_Extracted information_:
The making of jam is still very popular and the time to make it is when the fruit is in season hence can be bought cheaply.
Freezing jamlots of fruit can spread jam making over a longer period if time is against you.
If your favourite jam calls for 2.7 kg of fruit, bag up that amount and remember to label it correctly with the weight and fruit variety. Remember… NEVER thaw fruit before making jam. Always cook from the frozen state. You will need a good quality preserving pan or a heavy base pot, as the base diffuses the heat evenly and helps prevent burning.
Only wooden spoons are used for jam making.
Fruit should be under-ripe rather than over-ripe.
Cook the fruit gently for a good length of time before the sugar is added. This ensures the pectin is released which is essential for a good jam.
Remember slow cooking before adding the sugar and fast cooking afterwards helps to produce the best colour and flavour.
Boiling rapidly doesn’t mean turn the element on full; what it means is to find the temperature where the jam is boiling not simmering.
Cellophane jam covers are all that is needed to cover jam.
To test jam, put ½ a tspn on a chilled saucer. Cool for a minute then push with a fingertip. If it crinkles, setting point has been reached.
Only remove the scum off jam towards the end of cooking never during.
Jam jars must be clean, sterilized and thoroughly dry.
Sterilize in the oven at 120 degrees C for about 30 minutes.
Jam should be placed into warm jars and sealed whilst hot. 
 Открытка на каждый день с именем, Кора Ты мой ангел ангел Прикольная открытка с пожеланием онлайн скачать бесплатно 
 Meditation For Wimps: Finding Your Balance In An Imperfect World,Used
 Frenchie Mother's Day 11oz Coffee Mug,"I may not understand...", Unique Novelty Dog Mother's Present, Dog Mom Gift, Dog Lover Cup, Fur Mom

_What the task asks_: An exact reproduction of all the entries, complete to the last line, is needed.

_Response to the exercise_:
The making of jam is still very popular and the time to make it is when the fruit is in season hence can be bought cheaply.
Freezing jamlots of fruit can spread jam making over a longer period if time is against you.
If your favourite jam calls for 2.7 kg of fruit, bag up that amount and remember to label it correctly with the weight and fruit variety. Remember… NEVER thaw fruit before making jam. Always cook from the frozen state. You will need a good quality preserving pan or a heavy base pot, as the base diffuses the heat evenly and helps prevent burning.
Only wooden spoons are used for jam making.
Fruit should be under-ripe rather than over-ripe.
Cook the fruit gently for a good length of time before the sugar is added. This ensures the pectin is released which is essential for a good jam.
Remember slow cooking before adding the sugar and fast cooking afterwards helps to produce the best colour and flavour.
Boiling rapidly doesn’t mean turn the element on full; what it means is to find the temperature where the jam is boiling not simmering.
Cellophane jam covers are all that is needed to cover jam.
To test jam, put ½ a tspn on a chilled saucer. Cool for a minute then push with a fingertip. If it crinkles, setting point has been reached.
Only remove the scum off jam towards the end of cooking never during.
Jam jars must be clean, sterilized and thoroughly dry.
Sterilize in the oven at 120 degrees C for about 30 minutes.
Jam should be placed into warm jars and sealed whilst hot. 
 Открытка на каждый день с именем, Кора Ты мой ангел ангел Прикольная открытка с пожеланием онлайн скачать бесплатно 
 Meditation For Wimps: Finding Your Balance In An Imperfect World,Used
 Frenchie Mother's Day 11oz Coffee Mug,"I may not understand...", Unique Novelty Dog Mother's Present, Dog Mom Gift, Dog Lover Cup, Fur Mom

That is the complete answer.